Paley on Park Avenue

In 2013, Albert Paley and his studio took on the monumental project of creating and installing thirteen public sculptures on Park Avenue in New York. They were placed throughout the passage from the Park Avenue Armory at 67th Street down to 52nd Street and made in a full range of materials from CorTen, stainless, and weathering steel, and a variety of finishes and colors. The present lot is a maquette that was created in the design process for the final 19-foot tall, 5-ton version of Envious Composure which was displayed on the south corner of 67th Street and Park Avenue. The sculptures were on view from June through October and captivated locals and tourists with their gravity-defying heights, whiplash curves, and vivid colors.
Learn more about the Paley on Park Avenue project in this six-part series by WXXI:
Episode 1
Episode 2
Episode 3
Episode 4
Episode 5
Episode 6


As you work, the form leaps and changes, it moves, maybe subdivides. It follows the same steps as organic growth. It enables you to deal intimately with the physicality and malleability of material and process…I wasn’t trying to design the movement and motion. They were generated.
Albert Paley

Albert Paley is an American jewelry designer and sculptor whose work defies strict categorization as either art or craft, instead embracing the finer aspects of both disciplines.
Paley was born in Philadelphia in 1944 to lower middle class parents. Despite showing a natural inclination towards the arts, Paley held misgivings about pursuing a career as an artist. He believed the only way to earn a steady income in the arts was to find work in advertising—a proposition he found distasteful.
It was Paley’s girlfriend, a student at the Tyler School of Art, who convinced him otherwise. A single Saturday spent touring the campus and Paley was sold; he enrolled at the Tyler School of Arts with hardly enough money for a single semester’s tuition. Paley began taking classes in jewelry making and sculpture during his sophomore year and soon found himself enthralled with both crafts. Paley graduated from the Tyler School of Arts in 1969 with a Master in Fine Arts.
Paley began his professional career as a jeweler creating works of wearable art that merged the sinuous and organic lines of European Art Nouveau with the visual weight of metalwork. Later in 1969, Paley accepted a position teaching goldsmithing at the Rochester Institute of Technology, but continued to pursue his sculptural aspirations on the side. In 1972, Paley was commissioned to produce the Portal Gates at the Smithsonian Institute’s Renwick Gallery in Washington, D.C. Completed in 1973, and installed in 1976, the monumental steel, bronze and copper doors earned Paley national recognition as a metalsmith of truly unique vision.
Albert Paley’s sculptures don’t simply occupy space; they command it.
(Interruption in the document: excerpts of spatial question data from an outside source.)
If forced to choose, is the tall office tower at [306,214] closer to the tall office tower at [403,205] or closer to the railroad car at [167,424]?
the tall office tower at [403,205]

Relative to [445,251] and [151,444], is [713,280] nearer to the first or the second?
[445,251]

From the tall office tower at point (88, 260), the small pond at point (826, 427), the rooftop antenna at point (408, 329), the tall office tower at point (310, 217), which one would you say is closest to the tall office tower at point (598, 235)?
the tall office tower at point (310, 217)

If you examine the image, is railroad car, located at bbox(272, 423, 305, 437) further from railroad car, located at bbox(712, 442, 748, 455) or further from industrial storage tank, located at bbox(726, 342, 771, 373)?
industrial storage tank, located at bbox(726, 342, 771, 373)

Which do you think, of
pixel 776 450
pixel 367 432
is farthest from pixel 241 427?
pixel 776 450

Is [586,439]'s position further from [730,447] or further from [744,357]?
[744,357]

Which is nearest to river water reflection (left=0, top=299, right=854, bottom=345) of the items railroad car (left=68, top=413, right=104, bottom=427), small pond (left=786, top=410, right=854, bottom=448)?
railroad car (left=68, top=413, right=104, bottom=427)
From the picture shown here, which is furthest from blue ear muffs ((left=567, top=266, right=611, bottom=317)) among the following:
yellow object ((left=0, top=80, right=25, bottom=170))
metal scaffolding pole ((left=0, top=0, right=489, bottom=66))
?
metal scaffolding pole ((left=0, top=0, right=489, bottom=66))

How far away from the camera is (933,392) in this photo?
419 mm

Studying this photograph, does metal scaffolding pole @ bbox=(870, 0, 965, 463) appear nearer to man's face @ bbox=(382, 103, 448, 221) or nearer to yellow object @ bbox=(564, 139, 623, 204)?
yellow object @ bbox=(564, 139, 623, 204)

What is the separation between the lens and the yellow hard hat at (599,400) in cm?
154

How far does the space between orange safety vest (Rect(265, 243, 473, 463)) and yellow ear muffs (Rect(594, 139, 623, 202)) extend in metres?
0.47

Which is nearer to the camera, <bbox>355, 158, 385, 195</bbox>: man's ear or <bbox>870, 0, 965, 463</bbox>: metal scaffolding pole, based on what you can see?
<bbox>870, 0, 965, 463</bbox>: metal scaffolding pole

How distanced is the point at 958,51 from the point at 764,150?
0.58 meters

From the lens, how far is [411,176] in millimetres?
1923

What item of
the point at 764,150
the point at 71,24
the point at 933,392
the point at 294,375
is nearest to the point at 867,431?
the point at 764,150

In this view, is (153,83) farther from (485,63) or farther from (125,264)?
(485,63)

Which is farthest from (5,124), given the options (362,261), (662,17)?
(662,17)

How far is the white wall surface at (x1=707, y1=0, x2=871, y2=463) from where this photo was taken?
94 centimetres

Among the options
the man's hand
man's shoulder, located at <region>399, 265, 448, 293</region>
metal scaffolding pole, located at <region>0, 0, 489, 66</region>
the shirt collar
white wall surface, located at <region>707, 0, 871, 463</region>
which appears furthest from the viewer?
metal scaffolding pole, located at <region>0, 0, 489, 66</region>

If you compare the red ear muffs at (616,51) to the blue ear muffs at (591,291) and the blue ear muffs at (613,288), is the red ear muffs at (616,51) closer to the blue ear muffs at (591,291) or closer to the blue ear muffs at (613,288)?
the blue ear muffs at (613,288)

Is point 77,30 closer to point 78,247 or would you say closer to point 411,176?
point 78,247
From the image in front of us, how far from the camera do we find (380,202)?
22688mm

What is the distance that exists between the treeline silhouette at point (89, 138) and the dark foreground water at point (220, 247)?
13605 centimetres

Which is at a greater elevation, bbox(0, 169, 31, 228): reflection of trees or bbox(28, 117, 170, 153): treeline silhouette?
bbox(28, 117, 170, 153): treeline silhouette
Paley possesses a rare ability to transform iron from a lifeless and unyielding metal into a moving, almost liquid, element. Despite the seemingly spontaneous and organic nature of his work, Paley is a consummate draftsman, envisioning the majority of his creations on paper before stepping to the forge.
Crossing the boundaries between art and craft, Paley has established himself as one of the greatest metal artists in the country. Throughout his career, he has completed several important private and public site-specific commissions including the Clay Center Sculpture at the Clay Center for the Arts and Sciences in West Virginia and the Animals Always installation at the St. Louis Zoo. Further, his works have been widely published and can be found in multiple major museum collections around the world.